Construction of models for biomineralization is clearly an extension of modeling for the bulk phase of iron in ferritin, since the major differences between the iron core of ferritin and that of other iron-biominerals are the size of the final structure, the generally higher degree of crystallinity, and, at this time, the more poorly defined organic phases. A model for magnetite formation has been provided by studying the coulometric reduction of half the Fe3+ atoms in the iron core of ferritin itself.
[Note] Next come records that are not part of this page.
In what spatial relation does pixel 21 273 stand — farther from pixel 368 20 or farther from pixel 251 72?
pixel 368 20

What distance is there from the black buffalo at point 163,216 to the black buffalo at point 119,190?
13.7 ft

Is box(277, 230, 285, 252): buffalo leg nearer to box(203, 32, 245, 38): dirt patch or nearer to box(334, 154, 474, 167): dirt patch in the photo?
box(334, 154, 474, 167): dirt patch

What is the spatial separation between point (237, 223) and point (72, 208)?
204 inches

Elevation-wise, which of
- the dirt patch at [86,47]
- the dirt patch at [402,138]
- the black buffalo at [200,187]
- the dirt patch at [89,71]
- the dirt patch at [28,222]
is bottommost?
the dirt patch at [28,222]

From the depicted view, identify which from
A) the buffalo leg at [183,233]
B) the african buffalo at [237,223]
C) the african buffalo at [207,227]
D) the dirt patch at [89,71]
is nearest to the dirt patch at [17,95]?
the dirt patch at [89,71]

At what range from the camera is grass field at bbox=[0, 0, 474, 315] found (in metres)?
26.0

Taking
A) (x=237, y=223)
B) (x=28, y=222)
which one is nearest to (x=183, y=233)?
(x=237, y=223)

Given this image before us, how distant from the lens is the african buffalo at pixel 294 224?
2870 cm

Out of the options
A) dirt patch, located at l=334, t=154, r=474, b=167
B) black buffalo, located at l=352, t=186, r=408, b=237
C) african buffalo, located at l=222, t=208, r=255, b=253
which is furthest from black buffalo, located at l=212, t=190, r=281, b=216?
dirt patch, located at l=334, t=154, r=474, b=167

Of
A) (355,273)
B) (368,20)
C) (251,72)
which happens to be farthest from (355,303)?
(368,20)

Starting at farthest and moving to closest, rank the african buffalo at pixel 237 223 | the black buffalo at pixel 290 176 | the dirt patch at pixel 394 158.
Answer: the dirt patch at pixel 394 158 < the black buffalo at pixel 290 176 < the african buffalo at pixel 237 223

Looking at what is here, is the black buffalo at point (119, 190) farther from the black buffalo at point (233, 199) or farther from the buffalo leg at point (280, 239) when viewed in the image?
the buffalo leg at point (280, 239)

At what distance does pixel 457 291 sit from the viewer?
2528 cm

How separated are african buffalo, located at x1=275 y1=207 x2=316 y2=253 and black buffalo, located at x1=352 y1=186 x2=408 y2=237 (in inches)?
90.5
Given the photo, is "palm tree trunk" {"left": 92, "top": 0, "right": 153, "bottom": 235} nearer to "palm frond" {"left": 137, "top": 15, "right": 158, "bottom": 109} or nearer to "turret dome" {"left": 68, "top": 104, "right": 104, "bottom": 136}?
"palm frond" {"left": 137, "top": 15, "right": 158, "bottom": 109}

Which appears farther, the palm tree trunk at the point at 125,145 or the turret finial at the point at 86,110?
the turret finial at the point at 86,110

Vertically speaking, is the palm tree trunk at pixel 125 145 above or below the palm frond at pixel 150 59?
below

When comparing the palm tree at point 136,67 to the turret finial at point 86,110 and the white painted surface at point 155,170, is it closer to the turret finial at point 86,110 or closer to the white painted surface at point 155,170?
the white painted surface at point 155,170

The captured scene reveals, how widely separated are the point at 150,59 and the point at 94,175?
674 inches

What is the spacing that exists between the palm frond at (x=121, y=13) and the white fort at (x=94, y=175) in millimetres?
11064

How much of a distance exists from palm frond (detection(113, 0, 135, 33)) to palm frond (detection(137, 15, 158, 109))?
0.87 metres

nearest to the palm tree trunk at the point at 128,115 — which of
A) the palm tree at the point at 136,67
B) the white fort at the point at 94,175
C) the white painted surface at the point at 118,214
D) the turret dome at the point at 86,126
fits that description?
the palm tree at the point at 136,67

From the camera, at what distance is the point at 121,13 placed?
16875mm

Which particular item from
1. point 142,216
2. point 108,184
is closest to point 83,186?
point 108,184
Although the conditions for producing magnetite have .yet to be discovered, the unexpected observation of retention of the Fe2+ by the protein coat has provided lessons for understanding the iron core of ferritin. Phosphatidyl choline vesicles encapsulating Fe2+ appear to serve as models for both ferritin and magnetite; only further investigation will allow us to understand the unique features that convert Fe2+ to [FeO(OH)], on the one hand, and Fe3O4, on the other.